> REQUIREMENT:
Rewrite every item below with each occurrence of "snow-covered shrub" swapped for "snowy shrub" and everything else left as it is. Leave out the pictures.

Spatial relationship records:
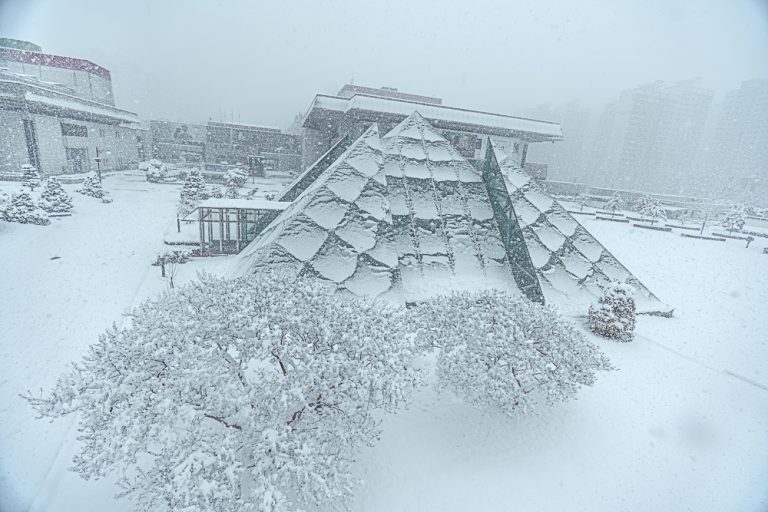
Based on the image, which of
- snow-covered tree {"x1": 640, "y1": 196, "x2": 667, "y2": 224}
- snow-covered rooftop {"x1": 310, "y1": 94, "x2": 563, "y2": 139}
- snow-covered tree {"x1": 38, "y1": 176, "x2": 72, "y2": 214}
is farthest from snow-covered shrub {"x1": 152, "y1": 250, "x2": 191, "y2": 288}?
snow-covered tree {"x1": 640, "y1": 196, "x2": 667, "y2": 224}

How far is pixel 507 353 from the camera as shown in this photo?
21.8 feet

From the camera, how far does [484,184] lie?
1402cm

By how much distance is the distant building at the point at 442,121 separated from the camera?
23.9 metres

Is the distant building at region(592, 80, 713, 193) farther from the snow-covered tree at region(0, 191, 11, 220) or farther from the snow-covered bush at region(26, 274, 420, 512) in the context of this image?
the snow-covered tree at region(0, 191, 11, 220)

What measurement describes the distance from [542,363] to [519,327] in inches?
30.9

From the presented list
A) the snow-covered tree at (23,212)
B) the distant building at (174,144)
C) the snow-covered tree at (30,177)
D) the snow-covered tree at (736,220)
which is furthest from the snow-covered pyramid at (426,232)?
the distant building at (174,144)

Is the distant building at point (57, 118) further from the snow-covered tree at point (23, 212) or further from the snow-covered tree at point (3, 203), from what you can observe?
the snow-covered tree at point (23, 212)

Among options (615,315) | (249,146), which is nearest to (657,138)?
(249,146)

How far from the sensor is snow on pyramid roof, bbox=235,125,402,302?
414 inches

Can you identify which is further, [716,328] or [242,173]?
[242,173]

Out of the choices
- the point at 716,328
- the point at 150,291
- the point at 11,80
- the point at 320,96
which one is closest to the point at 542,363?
the point at 716,328

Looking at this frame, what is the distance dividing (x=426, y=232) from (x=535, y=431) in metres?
7.23

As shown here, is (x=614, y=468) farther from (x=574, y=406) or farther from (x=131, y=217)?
(x=131, y=217)

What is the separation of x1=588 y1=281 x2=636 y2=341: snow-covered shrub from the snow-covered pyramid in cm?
111
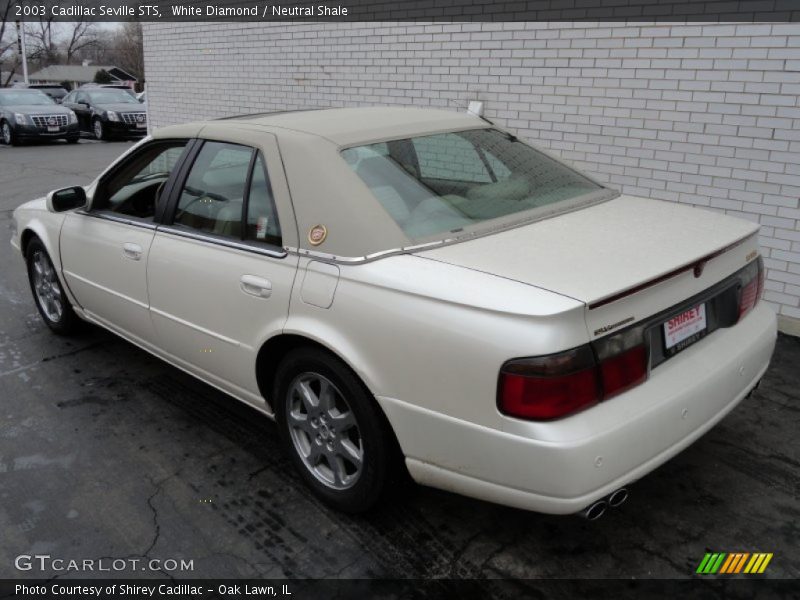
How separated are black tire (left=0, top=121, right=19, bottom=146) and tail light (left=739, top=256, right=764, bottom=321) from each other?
67.8ft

> SOLUTION TO THE PROBLEM:
Based on the image, which of
- snow-covered tree {"x1": 640, "y1": 196, "x2": 667, "y2": 224}
- snow-covered rooftop {"x1": 310, "y1": 94, "x2": 563, "y2": 139}
- snow-covered tree {"x1": 38, "y1": 176, "x2": 72, "y2": 214}
is farthest from snowy shrub {"x1": 152, "y1": 250, "x2": 191, "y2": 288}?
snow-covered tree {"x1": 640, "y1": 196, "x2": 667, "y2": 224}

How far is pixel 507 353 from the camera as shown in this photo?
21.8 feet

From the camera, how far does [484,184] lie?
1402cm

By how much distance is the distant building at the point at 442,121 separated from the camera?
23.9 metres

Is the distant building at region(592, 80, 713, 193) farther from the snow-covered tree at region(0, 191, 11, 220) or farther from the snow-covered bush at region(26, 274, 420, 512) in the context of this image?
the snow-covered tree at region(0, 191, 11, 220)

What measurement describes the distance from [542,363] to [519,327] in inches?
30.9

From the presented list
A) the snow-covered tree at (23,212)
B) the distant building at (174,144)
C) the snow-covered tree at (30,177)
D) the snow-covered tree at (736,220)
which is furthest from the snow-covered pyramid at (426,232)?
the distant building at (174,144)

Is the distant building at point (57, 118) further from the snow-covered tree at point (23, 212) or further from the snow-covered tree at point (3, 203), from what you can observe?
the snow-covered tree at point (23, 212)

Among options (615,315) | (249,146), which is nearest to (657,138)?
(249,146)

How far from the sensor is snow on pyramid roof, bbox=235,125,402,302?
414 inches

Can you identify which is further, [716,328] or [242,173]?
[242,173]

Out of the choices
- the point at 716,328
- the point at 150,291
- the point at 11,80
- the point at 320,96
which one is closest to the point at 542,363?
the point at 716,328

Looking at this frame, what is the distance dividing (x=426, y=232) from (x=535, y=431) in metres?
7.23

As shown here, is (x=614, y=468) farther from (x=574, y=406) or farther from (x=131, y=217)?
(x=131, y=217)

What is the separation of x1=588 y1=281 x2=636 y2=341: snowy shrub from the snow-covered pyramid in cm?
111
How separated are black tire (left=0, top=121, right=19, bottom=146) and tail light (left=739, top=256, right=764, bottom=321) from each other?
67.8ft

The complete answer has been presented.